Transcribe every line below exactly; no image goes into the output.

==========

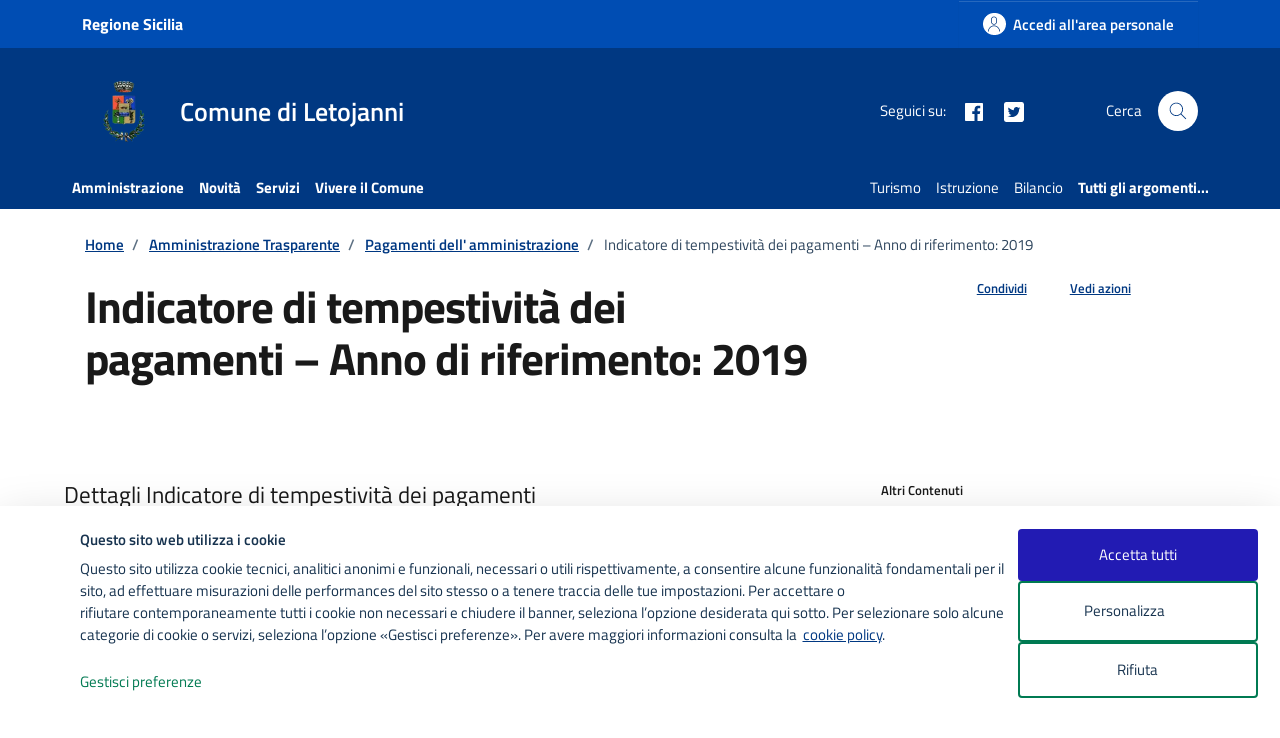

--- FILE ---
content_type: application/javascript; charset=utf-8
request_url: https://www.comune.letojanni.me.it/wp-content/cache/min/1/wp-content/plugins/iol-amministrazione-trasparente-1.03/assets/js/amministrazione.js?ver=1768579775
body_size: -76
content:
document.addEventListener('DOMContentLoaded',function(){document.getElementById('search-form-inpage').addEventListener('submit',function(e){e.preventDefault();var inputVal=document.getElementById('search-inpage').value;var baseUrl=window.location.origin+'/amministraz-trasp/cerca/?search=';var constructedUrl=baseUrl+encodeURIComponent(inputVal);console.log(constructedUrl);window.location.href=constructedUrl})})

--- FILE ---
content_type: application/x-javascript
request_url: https://consentcdn.cookiebot.com/consentconfig/fd727b4c-8a31-44d9-9b57-c635f2fdf4a3/comune.letojanni.me.it/configuration.js
body_size: 495
content:
CookieConsent.configuration.tags.push({id:185670656,type:"script",tagID:"",innerHash:"",outerHash:"",tagHash:"1711575500752",url:"https://consent.cookiebot.com/uc.js",resolvedUrl:"https://consent.cookiebot.com/uc.js",cat:[1,3]});CookieConsent.configuration.tags.push({id:185670657,type:"script",tagID:"",innerHash:"",outerHash:"",tagHash:"7475081996397",url:"",resolvedUrl:"",cat:[1]});CookieConsent.configuration.tags.push({id:185670659,type:"script",tagID:"",innerHash:"",outerHash:"",tagHash:"6262661279118",url:"https://www.googletagmanager.com/gtag/js?id=UA-1975075-20",resolvedUrl:"https://www.googletagmanager.com/gtag/js?id=UA-1975075-20",cat:[3,4]});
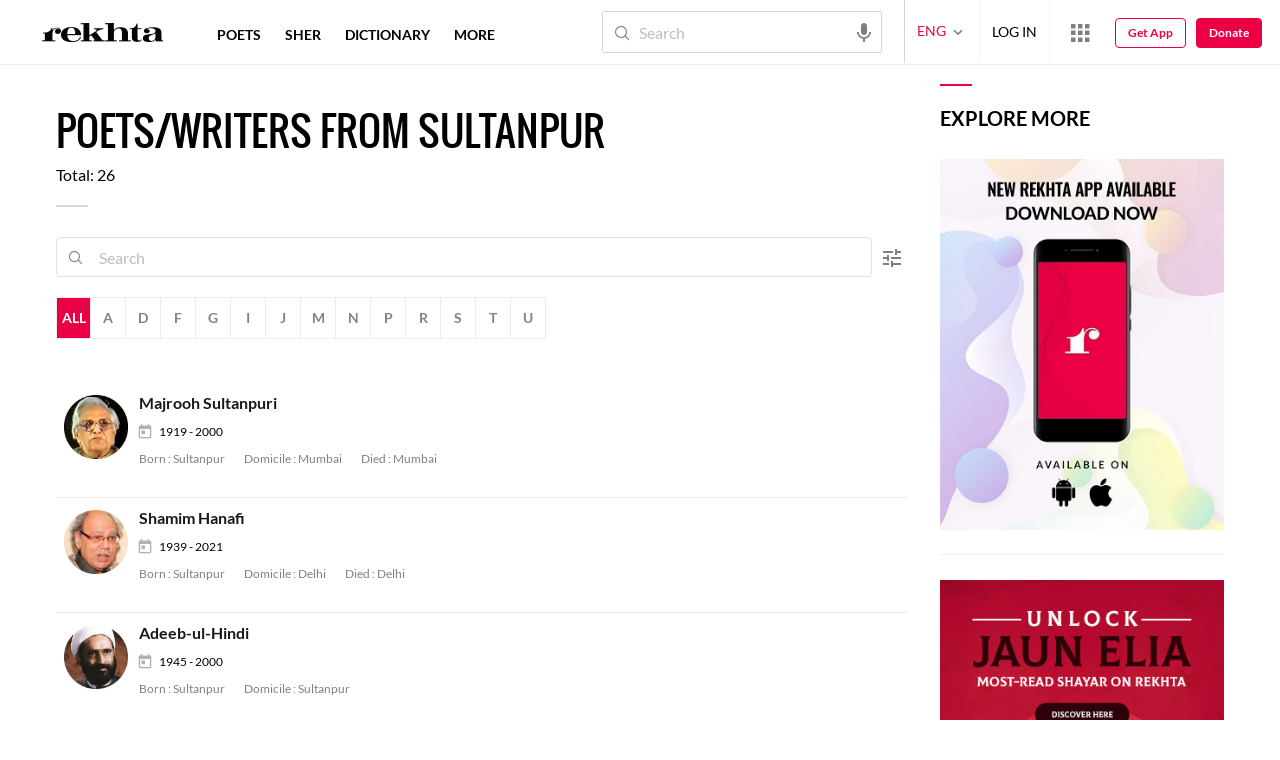

--- FILE ---
content_type: application/x-javascript; charset=utf-8
request_url: https://world.rekhta.org/user/userinfo
body_size: 177
content:
var userInfo = {"Name":null,"ImageUrl":null,"Id":null,"SessionId":"b5742a4e-ba5b-4ee7-af83-c46308c96076","FavCount":0,"GuestUserValue":null,"SearchSessionId":"b5742a4e-ba5b-4ee7-af83-c46308c96076","Email":null,"host":"world.rekhta.org"};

==========

Answer section —
--- FILE ---
content_type: application/javascript; charset=utf-8
request_url: https://www.comune.letojanni.me.it/wp-content/cache/min/1/wp-content/plugins/iol-amministrazione-trasparente-1.03/assets/js/amministrazione.js?ver=1768579775
body_size: -76
content:
document.addEventListener('DOMContentLoaded',function(){document.getElementById('search-form-inpage').addEventListener('submit',function(e){e.preventDefault();var inputVal=document.getElementById('search-inpage').value;var baseUrl=window.location.origin+'/amministraz-trasp/cerca/?search=';var constructedUrl=baseUrl+encodeURIComponent(inputVal);console.log(constructedUrl);window.location.href=constructedUrl})})

--- FILE ---
content_type: application/x-javascript
request_url: https://consentcdn.cookiebot.com/consentconfig/fd727b4c-8a31-44d9-9b57-c635f2fdf4a3/comune.letojanni.me.it/configuration.js
body_size: 495
content:
CookieConsent.configuration.tags.push({id:185670656,type:"script",tagID:"",innerHash:"",outerHash:"",tagHash:"1711575500752",url:"https://consent.cookiebot.com/uc.js",resolvedUrl:"https://consent.cookiebot.com/uc.js",cat:[1,3]});CookieConsent.configuration.tags.push({id:185670657,type:"script",tagID:"",innerHash:"",outerHash:"",tagHash:"7475081996397",url:"",resolvedUrl:"",cat:[1]});CookieConsent.configuration.tags.push({id:185670659,type:"script",tagID:"",innerHash:"",outerHash:"",tagHash:"6262661279118",url:"https://www.googletagmanager.com/gtag/js?id=UA-1975075-20",resolvedUrl:"https://www.googletagmanager.com/gtag/js?id=UA-1975075-20",cat:[3,4]});

--- FILE ---
content_type: application/x-javascript; charset=utf-8
request_url: https://world.rekhta.org/user/userinfo
body_size: 177
content:
var userInfo = {"Name":null,"ImageUrl":null,"Id":null,"SessionId":"b5742a4e-ba5b-4ee7-af83-c46308c96076","FavCount":0,"GuestUserValue":null,"SearchSessionId":"b5742a4e-ba5b-4ee7-af83-c46308c96076","Email":null,"host":"world.rekhta.org"};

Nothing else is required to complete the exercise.